#### Provided information
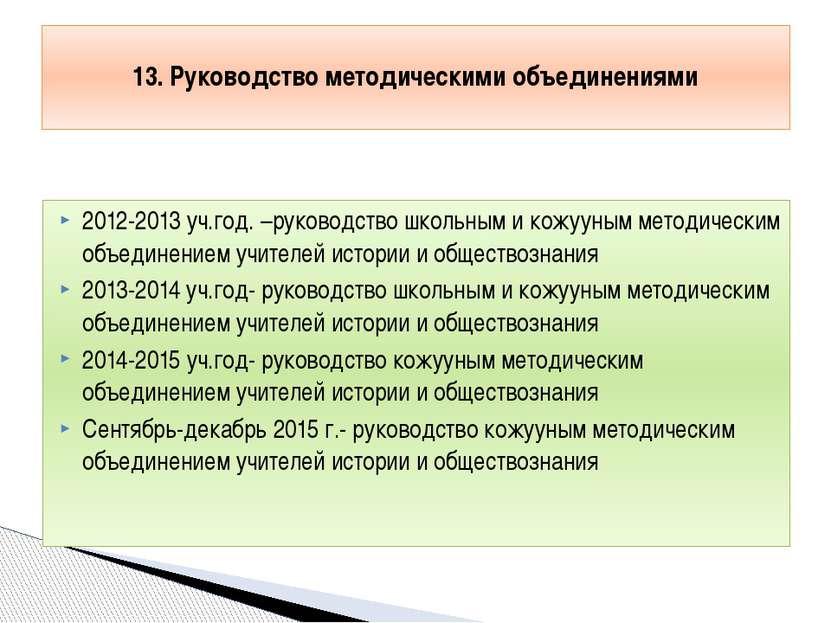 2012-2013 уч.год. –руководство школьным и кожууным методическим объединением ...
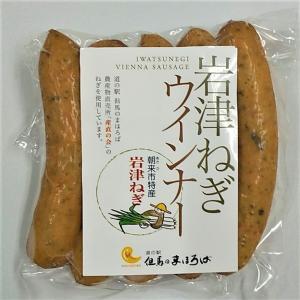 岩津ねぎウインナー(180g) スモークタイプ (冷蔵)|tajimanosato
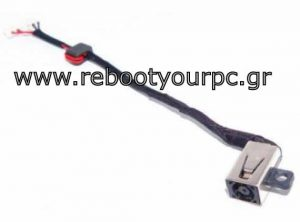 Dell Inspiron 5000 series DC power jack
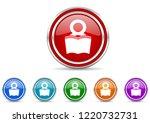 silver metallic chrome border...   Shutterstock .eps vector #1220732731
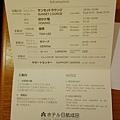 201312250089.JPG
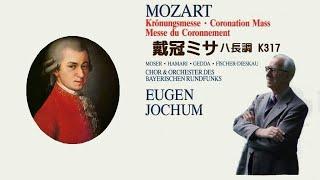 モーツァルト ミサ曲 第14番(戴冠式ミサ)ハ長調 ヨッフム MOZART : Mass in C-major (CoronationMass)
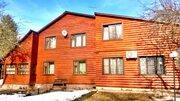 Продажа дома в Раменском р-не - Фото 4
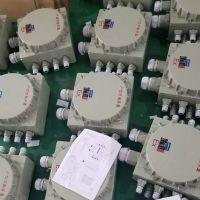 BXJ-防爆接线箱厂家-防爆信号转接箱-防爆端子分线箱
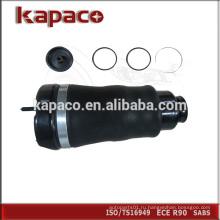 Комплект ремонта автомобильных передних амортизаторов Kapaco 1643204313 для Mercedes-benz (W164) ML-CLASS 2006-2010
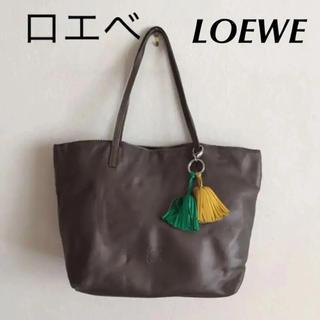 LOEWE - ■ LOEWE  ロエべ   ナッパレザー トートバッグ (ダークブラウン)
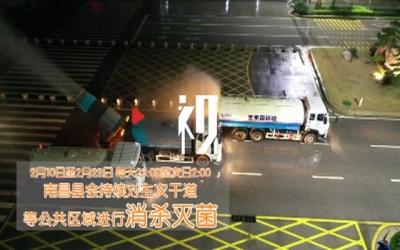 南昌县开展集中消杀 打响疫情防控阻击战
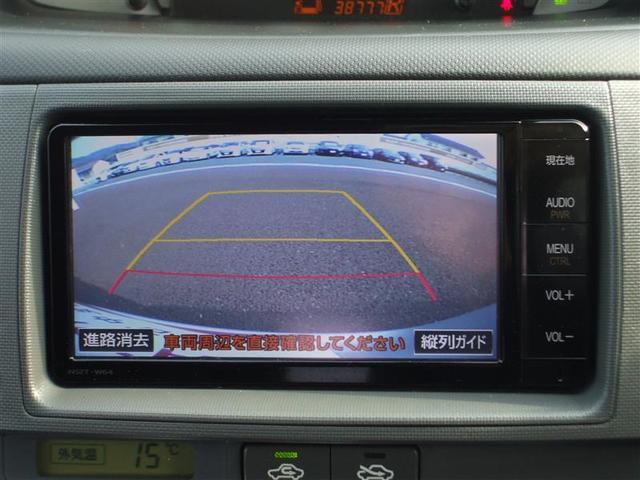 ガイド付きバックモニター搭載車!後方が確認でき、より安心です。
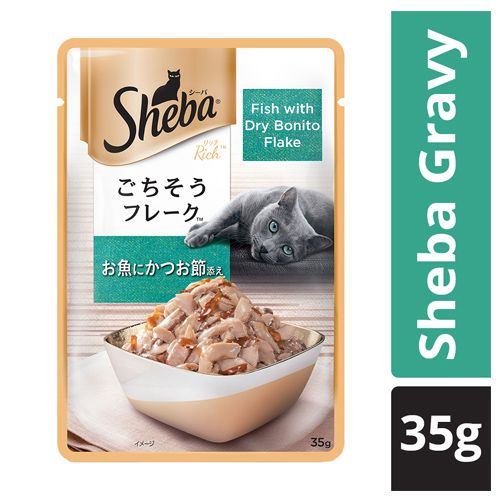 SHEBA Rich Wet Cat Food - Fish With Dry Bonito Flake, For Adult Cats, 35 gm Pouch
########
### Exercise
Please print everything in the material exactly, apart from the pictures.

### Solution to the exercise
 2012-2013 уч.год. –руководство школьным и кожууным методическим объединением ...
 岩津ねぎウインナー(180g) スモークタイプ (冷蔵)|tajimanosato
 Dell Inspiron 5000 series DC power jack
 silver metallic chrome border...   Shutterstock .eps vector #1220732731
 201312250089.JPG
 モーツァルト ミサ曲 第14番(戴冠式ミサ)ハ長調 ヨッフム MOZART : Mass in C-major (CoronationMass)
 Продажа дома в Раменском р-не - Фото 4
 BXJ-防爆接线箱厂家-防爆信号转接箱-防爆端子分线箱
 Комплект ремонта автомобильных передних амортизаторов Kapaco 1643204313 для Mercedes-benz (W164) ML-CLASS 2006-2010
 LOEWE - ■ LOEWE  ロエべ   ナッパレザー トートバッグ (ダークブラウン)
 南昌县开展集中消杀 打响疫情防控阻击战
 ガイド付きバックモニター搭載車!後方が確認でき、より安心です。
 SHEBA Rich Wet Cat Food - Fish With Dry Bonito Flake, For Adult Cats, 35 gm Pouch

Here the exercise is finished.